Now, that isn't to say that I haven't been eating healthily or slothing on the couch, because I have got my butt out of bed early to hit the gym and pound the pavement around my local park with a friend this month and I will continue my exercise regime...
... however, when my man calls me up after a long ride (mountain biking) asking if maybe G & K can come over for an impromptu lunch in an hour I immediately say yes! Why? Well, see, my lovely man got me a bundt tin for Christmas and I've been dying to try it out! In fact it was Mary, The Food Librarian, who got me so hooked on 'needing' one of these bad boys in my kitchen, really this girl is mad over bundt cakes!So, if ever my man was to blame someone else for convincing me to need 'yet another baking pan' I'm pointing him in the direction of the lovely Mary (in the nicest, loveliest, I'll end up with cake at the end of this, kinda way!)
Before we get to the delicious gluten free bundt cake though, might I share with you the scrumptious quiche I made for our impromptu lunch...
Looks good doesn't it? Well, it was! It was crispy and creamy in all the right ways and the recipe will be shared as soon as I have the gluten free pastry down pat (this recipe was super crumbly and unroll-able - it came down to 'squash it in the pan time' after the 5th broken roll out!) promise!
Now.... for that lovely, moist, perfect with a scoop of vanilla ice cream gluten free bundt cake....
Gluten Free Honey & Spice Bundt Cake
Converted from Donna Hay Magazine
100g rice flour
70g tapioca flour
40g corn flour
1tsp xantham gum
(Or use 210g plain gluten free flour)
1tblspn gluten free baking powder
2tsp ground ginger
1tsp mixed spice
180g golden syrup
180g light brown sugar
gluten free icing sugar, to dust
Preheat your oven to 170Deg Celcius and spray or grease (really wel) a 10cup bundt tin.

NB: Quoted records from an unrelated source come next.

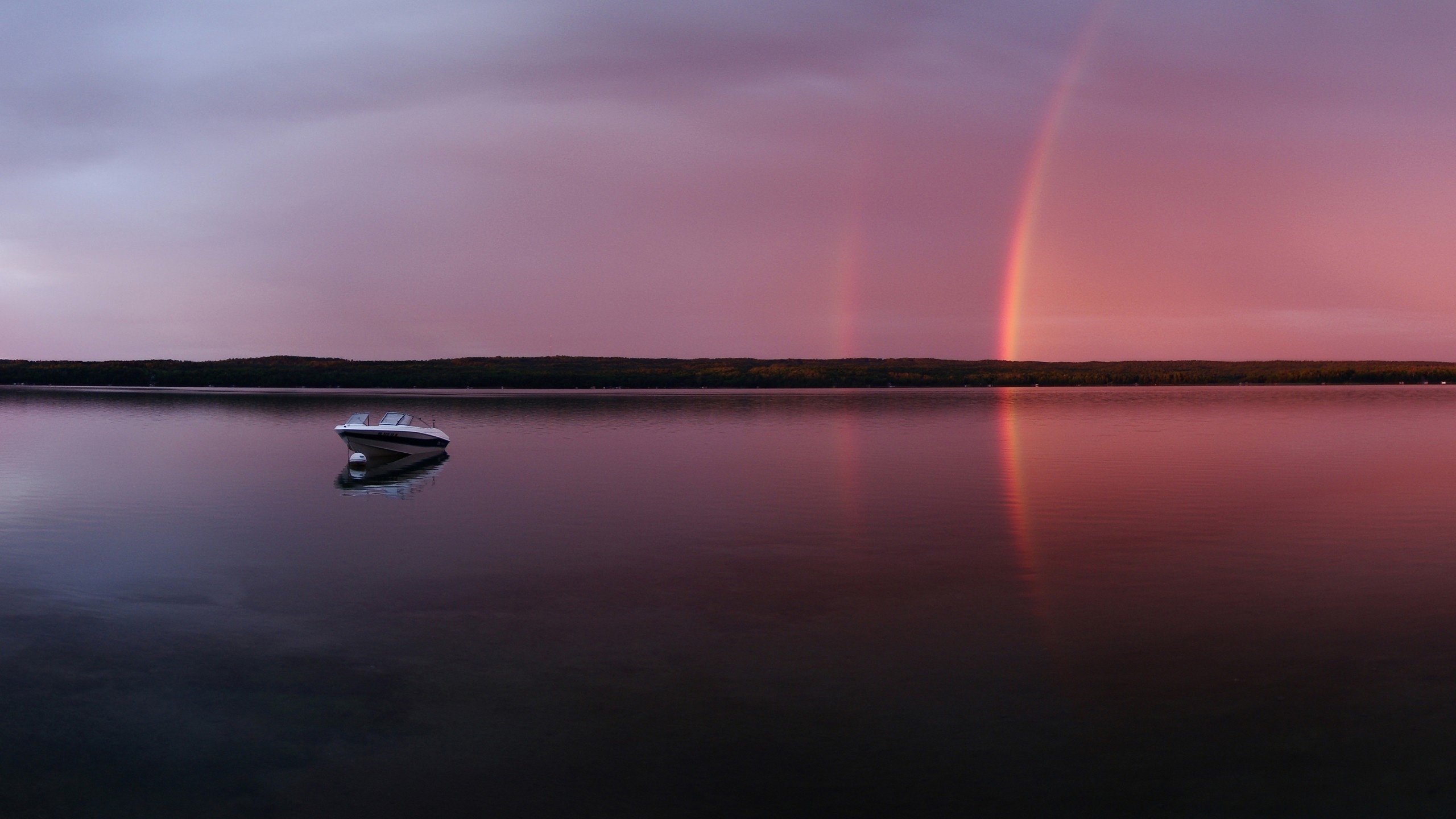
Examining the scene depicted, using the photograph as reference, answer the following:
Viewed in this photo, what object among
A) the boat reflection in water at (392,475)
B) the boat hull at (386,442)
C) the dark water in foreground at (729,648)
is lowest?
the dark water in foreground at (729,648)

In a medium saucepan combine the sugar, honey, golden syrup and milk until the sugar has dissolved and the the ingredients are combined. Remove from the heat and allow to cool.
Put the gluten free flours, baking powder, spices and butter into the food processor. Buzz until the mixture resembles breadcrumbs. Scrape down the sides and replace the lid.
Turn the processor on low and slowly pour the cooled honey mixture in. Buzz until smooth. Add the egg and buzz until the mixture is smooth again. Make sure you put the cover back on the spout of you food processor as this mixture is very wet and will splatter!
Pour into the greased bundt tin and bake for approximately 40minutes, or until a skewer inserted comes out clean. Remove from the oven and allow to cool for ten minutes before inverting the cakes onto a cooling rack.
Once completely cool dust with a little gluten free icing sugar.
Keeps for up to one week in an air tight container...that is, if it doesn't get gobbled up first!